**Brief:** Type out the entries again, matching each one exactly.

**Listed records:**
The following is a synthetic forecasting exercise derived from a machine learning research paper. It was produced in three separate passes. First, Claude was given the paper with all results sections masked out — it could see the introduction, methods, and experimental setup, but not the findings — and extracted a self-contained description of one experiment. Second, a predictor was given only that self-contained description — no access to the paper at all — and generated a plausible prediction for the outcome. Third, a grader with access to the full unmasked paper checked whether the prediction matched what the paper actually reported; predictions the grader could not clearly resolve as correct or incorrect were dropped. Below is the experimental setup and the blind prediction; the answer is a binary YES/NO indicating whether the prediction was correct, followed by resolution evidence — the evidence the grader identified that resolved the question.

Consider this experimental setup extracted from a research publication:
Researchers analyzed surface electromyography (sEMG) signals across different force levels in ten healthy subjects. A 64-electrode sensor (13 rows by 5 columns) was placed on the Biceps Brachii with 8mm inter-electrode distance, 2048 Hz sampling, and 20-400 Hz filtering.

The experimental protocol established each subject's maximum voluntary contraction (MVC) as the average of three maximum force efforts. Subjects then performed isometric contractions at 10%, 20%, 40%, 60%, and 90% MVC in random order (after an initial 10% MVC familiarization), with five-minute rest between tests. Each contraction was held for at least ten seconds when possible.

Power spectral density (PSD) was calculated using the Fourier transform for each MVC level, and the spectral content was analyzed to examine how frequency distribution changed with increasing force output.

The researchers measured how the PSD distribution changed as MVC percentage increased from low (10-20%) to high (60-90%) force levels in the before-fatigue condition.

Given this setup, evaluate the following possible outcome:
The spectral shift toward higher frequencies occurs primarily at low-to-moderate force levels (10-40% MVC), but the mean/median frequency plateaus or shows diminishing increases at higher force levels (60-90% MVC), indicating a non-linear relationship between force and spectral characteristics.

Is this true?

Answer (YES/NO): NO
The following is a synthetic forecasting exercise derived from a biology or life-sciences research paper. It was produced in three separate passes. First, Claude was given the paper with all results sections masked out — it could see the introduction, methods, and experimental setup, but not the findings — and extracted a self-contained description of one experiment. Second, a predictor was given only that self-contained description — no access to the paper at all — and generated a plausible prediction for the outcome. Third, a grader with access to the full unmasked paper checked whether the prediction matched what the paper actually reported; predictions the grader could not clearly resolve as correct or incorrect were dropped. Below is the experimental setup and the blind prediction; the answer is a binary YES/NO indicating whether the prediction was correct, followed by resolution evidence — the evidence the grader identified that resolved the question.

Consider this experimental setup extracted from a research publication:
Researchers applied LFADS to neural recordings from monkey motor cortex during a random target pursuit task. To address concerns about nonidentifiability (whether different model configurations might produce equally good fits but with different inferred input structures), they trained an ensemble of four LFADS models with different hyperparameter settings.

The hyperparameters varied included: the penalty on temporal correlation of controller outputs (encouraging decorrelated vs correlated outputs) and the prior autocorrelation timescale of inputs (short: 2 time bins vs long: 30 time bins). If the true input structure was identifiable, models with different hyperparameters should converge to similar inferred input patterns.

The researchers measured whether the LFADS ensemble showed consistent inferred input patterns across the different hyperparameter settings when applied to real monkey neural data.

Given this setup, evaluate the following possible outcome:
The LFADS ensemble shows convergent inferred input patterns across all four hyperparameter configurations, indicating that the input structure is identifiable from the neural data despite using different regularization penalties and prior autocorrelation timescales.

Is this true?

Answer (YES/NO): NO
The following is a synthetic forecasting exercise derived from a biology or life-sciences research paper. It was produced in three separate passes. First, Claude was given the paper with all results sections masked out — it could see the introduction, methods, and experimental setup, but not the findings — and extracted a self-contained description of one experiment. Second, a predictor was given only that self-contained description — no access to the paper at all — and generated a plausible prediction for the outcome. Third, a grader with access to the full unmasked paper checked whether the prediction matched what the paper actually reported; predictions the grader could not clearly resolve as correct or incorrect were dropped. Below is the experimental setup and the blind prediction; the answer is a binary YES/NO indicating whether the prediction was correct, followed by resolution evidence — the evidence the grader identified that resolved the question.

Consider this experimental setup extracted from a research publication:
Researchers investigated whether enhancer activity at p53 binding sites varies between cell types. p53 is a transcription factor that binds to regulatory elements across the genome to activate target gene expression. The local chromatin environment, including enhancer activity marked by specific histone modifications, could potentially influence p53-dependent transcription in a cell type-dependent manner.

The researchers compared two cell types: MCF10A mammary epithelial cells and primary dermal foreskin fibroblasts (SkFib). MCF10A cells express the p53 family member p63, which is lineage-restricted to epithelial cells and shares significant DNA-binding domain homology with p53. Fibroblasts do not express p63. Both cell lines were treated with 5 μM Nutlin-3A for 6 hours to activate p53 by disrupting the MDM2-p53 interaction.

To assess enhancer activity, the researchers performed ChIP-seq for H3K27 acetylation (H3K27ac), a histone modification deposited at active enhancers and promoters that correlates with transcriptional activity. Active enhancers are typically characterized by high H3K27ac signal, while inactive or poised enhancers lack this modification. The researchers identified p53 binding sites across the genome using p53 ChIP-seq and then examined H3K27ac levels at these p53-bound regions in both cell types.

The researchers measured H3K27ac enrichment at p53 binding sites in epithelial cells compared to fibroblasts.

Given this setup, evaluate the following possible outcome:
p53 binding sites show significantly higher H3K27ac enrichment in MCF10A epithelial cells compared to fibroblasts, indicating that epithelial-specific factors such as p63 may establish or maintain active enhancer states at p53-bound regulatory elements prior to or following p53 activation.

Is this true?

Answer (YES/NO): YES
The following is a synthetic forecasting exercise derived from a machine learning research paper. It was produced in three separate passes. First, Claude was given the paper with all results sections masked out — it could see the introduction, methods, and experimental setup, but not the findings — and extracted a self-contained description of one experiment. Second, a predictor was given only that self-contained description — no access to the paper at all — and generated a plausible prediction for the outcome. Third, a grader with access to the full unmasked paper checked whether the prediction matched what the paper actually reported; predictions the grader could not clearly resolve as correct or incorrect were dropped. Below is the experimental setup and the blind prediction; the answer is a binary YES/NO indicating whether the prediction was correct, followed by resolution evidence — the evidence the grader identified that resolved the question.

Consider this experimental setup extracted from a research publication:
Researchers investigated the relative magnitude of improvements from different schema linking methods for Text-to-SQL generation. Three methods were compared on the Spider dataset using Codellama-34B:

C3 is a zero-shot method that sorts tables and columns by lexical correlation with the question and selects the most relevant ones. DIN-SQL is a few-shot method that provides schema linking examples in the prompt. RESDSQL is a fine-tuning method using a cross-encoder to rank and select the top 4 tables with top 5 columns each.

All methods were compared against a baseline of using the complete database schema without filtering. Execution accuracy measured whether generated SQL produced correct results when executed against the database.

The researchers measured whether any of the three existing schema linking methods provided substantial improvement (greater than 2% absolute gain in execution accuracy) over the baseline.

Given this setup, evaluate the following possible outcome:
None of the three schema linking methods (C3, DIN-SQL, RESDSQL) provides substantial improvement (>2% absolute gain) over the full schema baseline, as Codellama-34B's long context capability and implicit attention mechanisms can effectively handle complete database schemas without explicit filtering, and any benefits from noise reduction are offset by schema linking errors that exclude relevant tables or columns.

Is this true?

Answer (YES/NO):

**Answer for the task:**
The following is a synthetic forecasting exercise derived from a machine learning research paper. It was produced in three separate passes. First, Claude was given the paper with all results sections masked out — it could see the introduction, methods, and experimental setup, but not the findings — and extracted a self-contained description of one experiment. Second, a predictor was given only that self-contained description — no access to the paper at all — and generated a plausible prediction for the outcome. Third, a grader with access to the full unmasked paper checked whether the prediction matched what the paper actually reported; predictions the grader could not clearly resolve as correct or incorrect were dropped. Below is the experimental setup and the blind prediction; the answer is a binary YES/NO indicating whether the prediction was correct, followed by resolution evidence — the evidence the grader identified that resolved the question.

Consider this experimental setup extracted from a research publication:
Researchers analyzed surface electromyography (sEMG) signals across different force levels in ten healthy subjects. A 64-electrode sensor (13 rows by 5 columns) was placed on the Biceps Brachii with 8mm inter-electrode distance, 2048 Hz sampling, and 20-400 Hz filtering.

The experimental protocol established each subject's maximum voluntary contraction (MVC) as the average of three maximum force efforts. Subjects then performed isometric contractions at 10%, 20%, 40%, 60%, and 90% MVC in random order (after an initial 10% MVC familiarization), with five-minute rest between tests. Each contraction was held for at least ten seconds when possible.

Power spectral density (PSD) was calculated using the Fourier transform for each MVC level, and the spectral content was analyzed to examine how frequency distribution changed with increasing force output.

The researchers measured how the PSD distribution changed as MVC percentage increased from low (10-20%) to high (60-90%) force levels in the before-fatigue condition.

Given this setup, evaluate the following possible outcome:
The spectral shift toward higher frequencies occurs primarily at low-to-moderate force levels (10-40% MVC), but the mean/median frequency plateaus or shows diminishing increases at higher force levels (60-90% MVC), indicating a non-linear relationship between force and spectral characteristics.

Is this true?

Answer (YES/NO): NO
The following is a synthetic forecasting exercise derived from a biology or life-sciences research paper. It was produced in three separate passes. First, Claude was given the paper with all results sections masked out — it could see the introduction, methods, and experimental setup, but not the findings — and extracted a self-contained description of one experiment. Second, a predictor was given only that self-contained description — no access to the paper at all — and generated a plausible prediction for the outcome. Third, a grader with access to the full unmasked paper checked whether the prediction matched what the paper actually reported; predictions the grader could not clearly resolve as correct or incorrect were dropped. Below is the experimental setup and the blind prediction; the answer is a binary YES/NO indicating whether the prediction was correct, followed by resolution evidence — the evidence the grader identified that resolved the question.

Consider this experimental setup extracted from a research publication:
Researchers applied LFADS to neural recordings from monkey motor cortex during a random target pursuit task. To address concerns about nonidentifiability (whether different model configurations might produce equally good fits but with different inferred input structures), they trained an ensemble of four LFADS models with different hyperparameter settings.

The hyperparameters varied included: the penalty on temporal correlation of controller outputs (encouraging decorrelated vs correlated outputs) and the prior autocorrelation timescale of inputs (short: 2 time bins vs long: 30 time bins). If the true input structure was identifiable, models with different hyperparameters should converge to similar inferred input patterns.

The researchers measured whether the LFADS ensemble showed consistent inferred input patterns across the different hyperparameter settings when applied to real monkey neural data.

Given this setup, evaluate the following possible outcome:
The LFADS ensemble shows convergent inferred input patterns across all four hyperparameter configurations, indicating that the input structure is identifiable from the neural data despite using different regularization penalties and prior autocorrelation timescales.

Is this true?

Answer (YES/NO): NO
The following is a synthetic forecasting exercise derived from a biology or life-sciences research paper. It was produced in three separate passes. First, Claude was given the paper with all results sections masked out — it could see the introduction, methods, and experimental setup, but not the findings — and extracted a self-contained description of one experiment. Second, a predictor was given only that self-contained description — no access to the paper at all — and generated a plausible prediction for the outcome. Third, a grader with access to the full unmasked paper checked whether the prediction matched what the paper actually reported; predictions the grader could not clearly resolve as correct or incorrect were dropped. Below is the experimental setup and the blind prediction; the answer is a binary YES/NO indicating whether the prediction was correct, followed by resolution evidence — the evidence the grader identified that resolved the question.

Consider this experimental setup extracted from a research publication:
Researchers investigated whether enhancer activity at p53 binding sites varies between cell types. p53 is a transcription factor that binds to regulatory elements across the genome to activate target gene expression. The local chromatin environment, including enhancer activity marked by specific histone modifications, could potentially influence p53-dependent transcription in a cell type-dependent manner.

The researchers compared two cell types: MCF10A mammary epithelial cells and primary dermal foreskin fibroblasts (SkFib). MCF10A cells express the p53 family member p63, which is lineage-restricted to epithelial cells and shares significant DNA-binding domain homology with p53. Fibroblasts do not express p63. Both cell lines were treated with 5 μM Nutlin-3A for 6 hours to activate p53 by disrupting the MDM2-p53 interaction.

To assess enhancer activity, the researchers performed ChIP-seq for H3K27 acetylation (H3K27ac), a histone modification deposited at active enhancers and promoters that correlates with transcriptional activity. Active enhancers are typically characterized by high H3K27ac signal, while inactive or poised enhancers lack this modification. The researchers identified p53 binding sites across the genome using p53 ChIP-seq and then examined H3K27ac levels at these p53-bound regions in both cell types.

The researchers measured H3K27ac enrichment at p53 binding sites in epithelial cells compared to fibroblasts.

Given this setup, evaluate the following possible outcome:
p53 binding sites show significantly higher H3K27ac enrichment in MCF10A epithelial cells compared to fibroblasts, indicating that epithelial-specific factors such as p63 may establish or maintain active enhancer states at p53-bound regulatory elements prior to or following p53 activation.

Is this true?

Answer (YES/NO): YES
The following is a synthetic forecasting exercise derived from a machine learning research paper. It was produced in three separate passes. First, Claude was given the paper with all results sections masked out — it could see the introduction, methods, and experimental setup, but not the findings — and extracted a self-contained description of one experiment. Second, a predictor was given only that self-contained description — no access to the paper at all — and generated a plausible prediction for the outcome. Third, a grader with access to the full unmasked paper checked whether the prediction matched what the paper actually reported; predictions the grader could not clearly resolve as correct or incorrect were dropped. Below is the experimental setup and the blind prediction; the answer is a binary YES/NO indicating whether the prediction was correct, followed by resolution evidence — the evidence the grader identified that resolved the question.

Consider this experimental setup extracted from a research publication:
Researchers investigated the relative magnitude of improvements from different schema linking methods for Text-to-SQL generation. Three methods were compared on the Spider dataset using Codellama-34B:

C3 is a zero-shot method that sorts tables and columns by lexical correlation with the question and selects the most relevant ones. DIN-SQL is a few-shot method that provides schema linking examples in the prompt. RESDSQL is a fine-tuning method using a cross-encoder to rank and select the top 4 tables with top 5 columns each.

All methods were compared against a baseline of using the complete database schema without filtering. Execution accuracy measured whether generated SQL produced correct results when executed against the database.

The researchers measured whether any of the three existing schema linking methods provided substantial improvement (greater than 2% absolute gain in execution accuracy) over the baseline.

Given this setup, evaluate the following possible outcome:
None of the three schema linking methods (C3, DIN-SQL, RESDSQL) provides substantial improvement (>2% absolute gain) over the full schema baseline, as Codellama-34B's long context capability and implicit attention mechanisms can effectively handle complete database schemas without explicit filtering, and any benefits from noise reduction are offset by schema linking errors that exclude relevant tables or columns.

Is this true?

Answer (YES/NO):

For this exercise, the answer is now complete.